The design of architectural or engineering structures is highly complex, since normally several actors are involved in this iterative and interdisciplinary design process. Problems emerge often due to the use of different models for the same structure. From this arises the idea of a unified design (CAD) and analysis (FE) environment with a common model for the whole design cycle. This is aggravated by the fact that construc- tion processes have to deal with a manifold of nonlinearities (e.g. geometrically, material) and dependencies in the sequence.

Construction Stages

In order to depict a whole building process, all necessary components have to be developed and implemented. Initial deformations and stresses are an essential feature. The choice of how the previous stages are considered influences the results of the actual step.

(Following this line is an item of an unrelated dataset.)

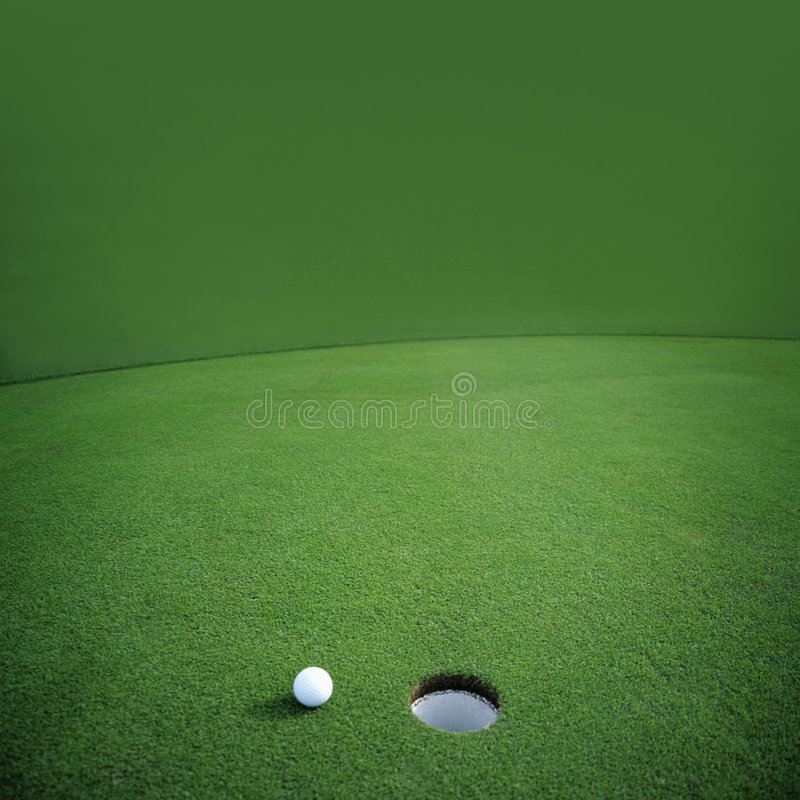 Golfbal op Groen stock foto's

Hence, this aspect has to be discussed and taken into account when modeling processes. The sequence of steps is important when simulating nonlinear processes and single steps cannot be computed separately. A management for storing and passing the data of all steps has to be created.

Simulation Stages of the Pringle

In the following, a bending-active structure is chosen by way of illustration. The stiffness of bending-active structures results from the assembling of nonlinearly deformed and prestressed elements in a determined sequence. Hence, the final result is strongly dependent on every stage and cannot directly be computed and evaluated. The exemplary construction process of a structure called Pringle consists of the following simulation and modeling steps:

 

a) The edge beam, which will be supporting the membrane, has to be bent to a circle by e.g. a bending moment at the tip of the cantilever.

b) The ends of the edge beam have to be coupled. Two cables are added and coupled to the beam by a weak boundary condition. An increasing prestressing of the cables forms the edge beam into the „Pringle“-form.

c) The cables are removed. The results of b) give the border for sketching in the initial surface of the prestressed membrane for the formfinding. The edge beam constitutes a soft support.

d) The formfound structure can be used for further analysis like for the simulation of wind loads.

Plug-In "Kiwi3d"

The design and engineering process is often restricted by time. Parametric design is a feature which allows you to vary some of the input parameters of the model and automatically derive the changes in the output structure. Currently, it is mainly used for geometrical or mechanically approximated features. Using our own developed plug-in Kiwi3d in Grasshopper®, one can parametrize a construction process with several simulation steps in one script. By changing an input parameter all consecutive steps until the final structure are adapted. A broad, mechanically correct parameter study of the final design is enabled and the solution quality is possibly augmented, since more variations can be studied in less time.